Indeed, to be a global brand is to also be a local brand, a point underscored by a recent report co-authored by travel experts Skift and content translation leaders Smartling. In the report, they make several important points that an international travel brand should bear in mind. Ahead, we highlight three of their international travel trends.
Global travel is on the rise. Invest wisely.
Even if you’re not actively pursuing an international audience, know that a worldly traveler is pursuing you. According to an International Air Transport Association (IATA) survey from February 2016, air travel was up 6.5% from 2014, while global hotel room rates hit a new high in 2015 (Source: hotel data company STR). Add in the fact that millennials are investing in international travel at rates that surpass older generations, and global travel has never been more ripe for explosion. In order to capture this potentially huge audience, the savvy travel marketer must optimize a brand’s web presence. This means investing in automated translation services that dynamically adapt when content is adjusted, ensuring consistency from platform to platform.
Travelers want a one-on-one approach.
The modern traveler is not looking to outsource their booking experience to third-party websites or travel agents. In fact, according to Atmosphere Research Group, booking directly on hotel chain websites accounted for 25% of total bookings in 2015, surpassing that of online travel aggregators (20%). This means that travel and hospitality brands that wish to participate in a global conversation must cater to a global audience. Savvy marketers cannot assume that international travelers will “find” a property through circuitous (or native) means: Increasingly, they’ll be looking to find (and book) through you directly, regardless of where you’re located. Be ready to speak to them.
Mobile needs to be a priority.
We recently highlighted several of our takeaways from Skift’s 2016 “State of Travel” report, one of which was the explosion of mobile.
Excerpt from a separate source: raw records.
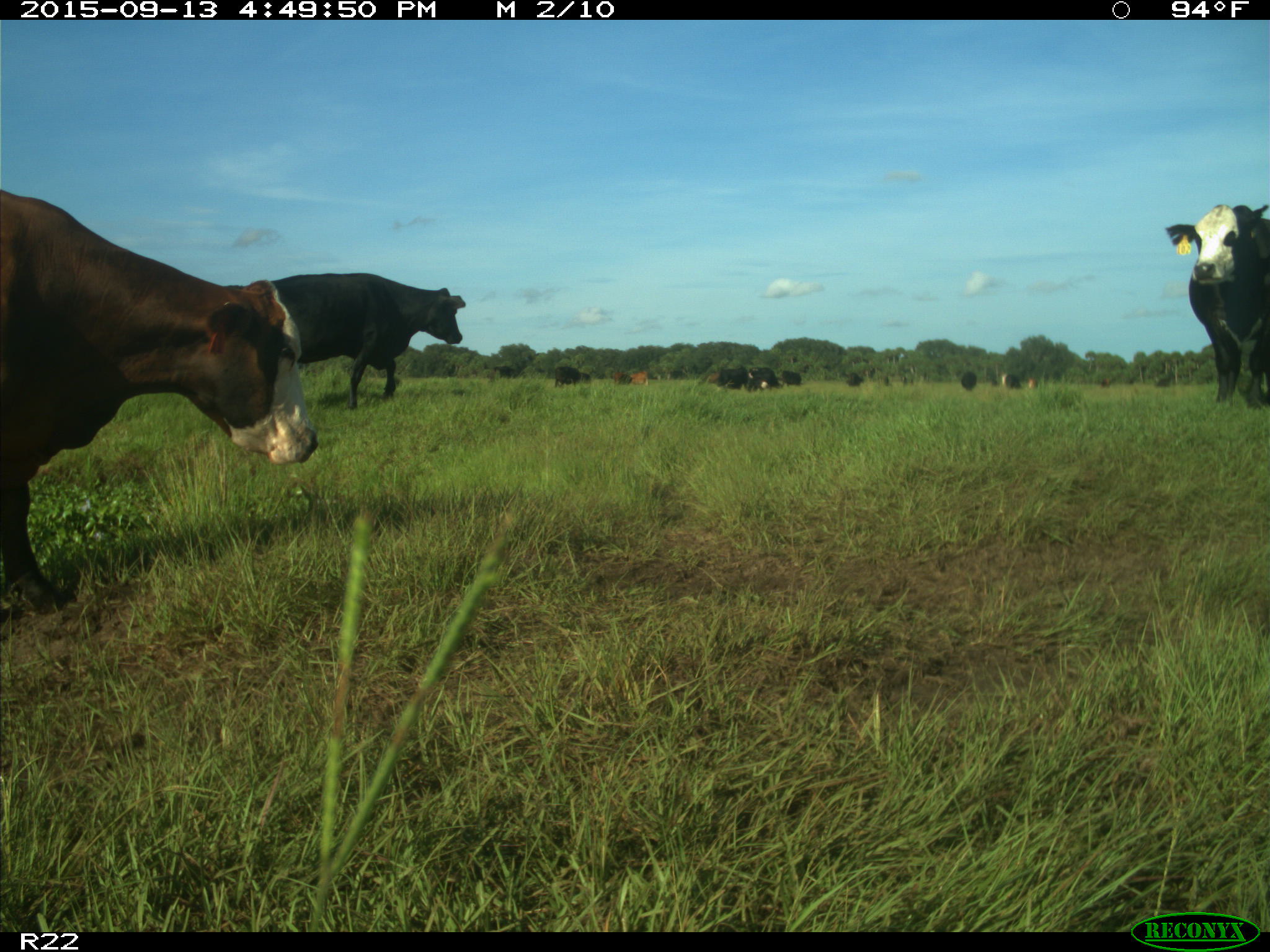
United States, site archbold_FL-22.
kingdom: Animalia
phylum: Chordata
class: Mammalia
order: Artiodactyla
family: Bovidae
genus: Bos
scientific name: Bos taurus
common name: domestic cow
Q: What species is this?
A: Bos taurus (domestic cow).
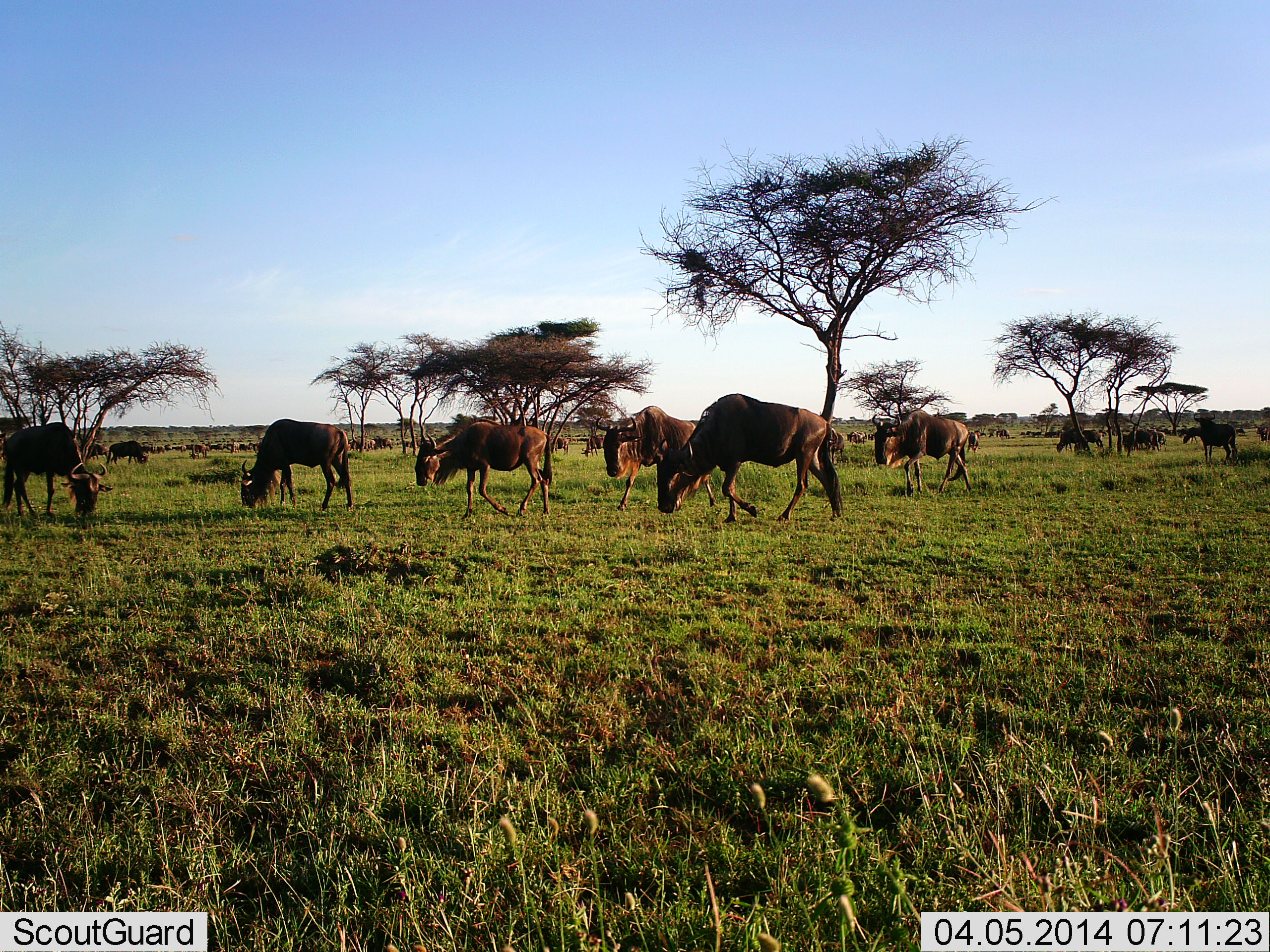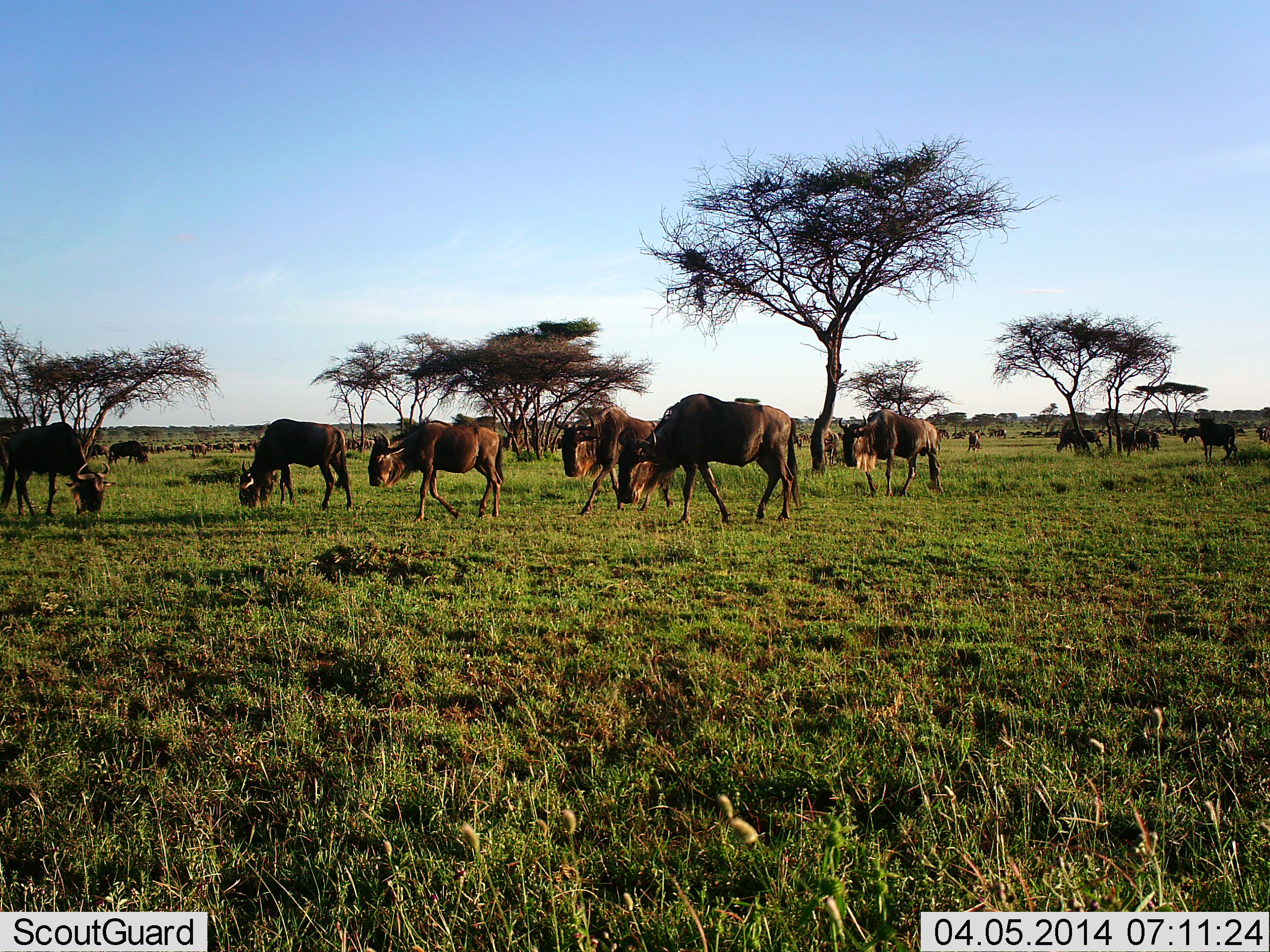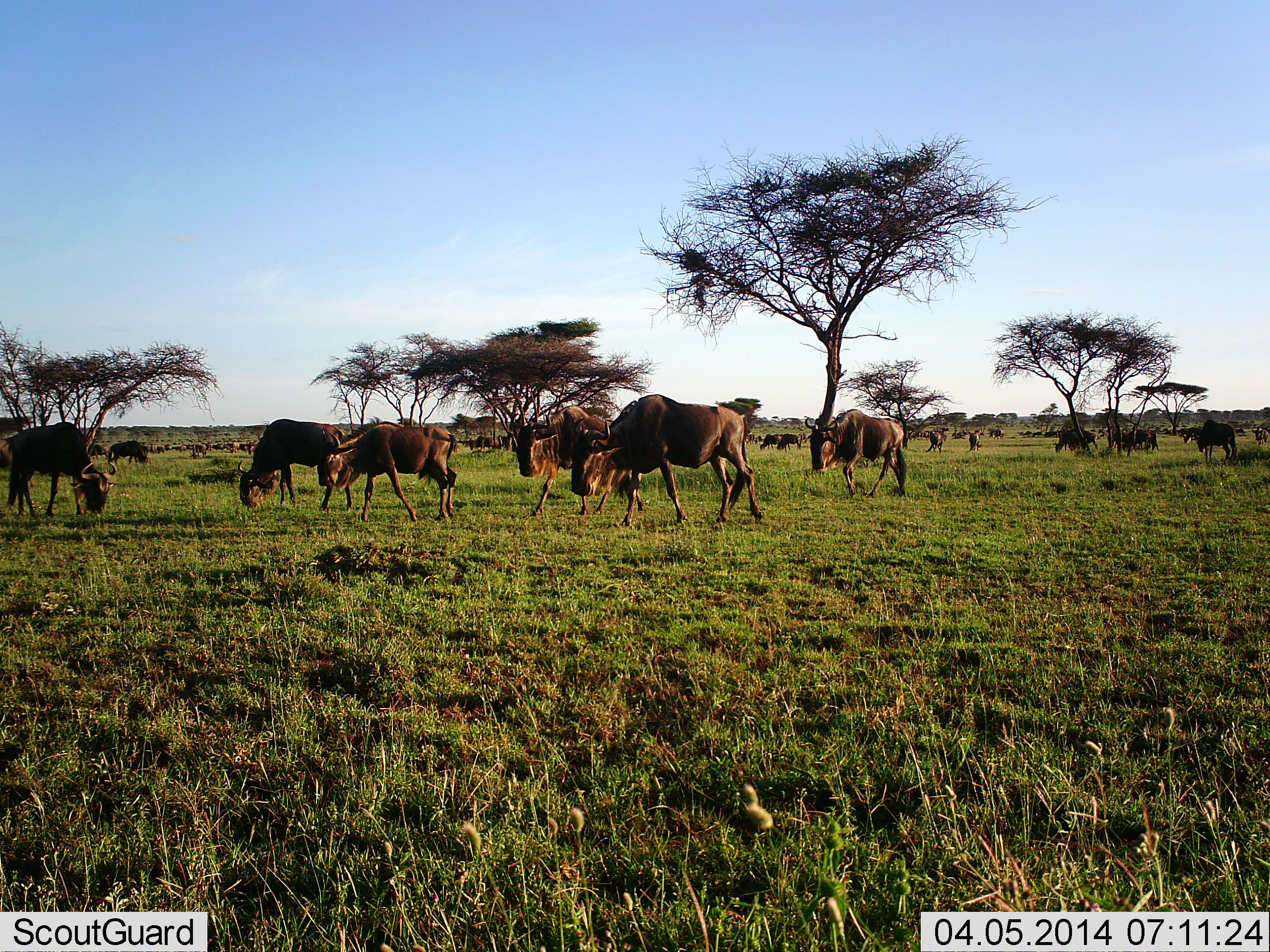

Indeed, travelers are becoming rapidly mobile-forward, with research firm eMarketer noting that nearly 52% of all international travelers who book trips via digital use their mobile devices at some point. Moreover, in a survey conducted by Fuel, 61.4% of respondents said they would use a mobile app to purchase a late checkout while more than 50% said they would like check-in and buy additional services with an app during their stay if given the opportunity. Add in the fact that a younger, digitally savvy segment is leading the international travel surge, and this points to one giant trend: Mobile content must be a priority. Aside from investing in translation services, consider developing language-specific apps to cater to this tech-hungry audience. After all, your next booking is only a swipe away.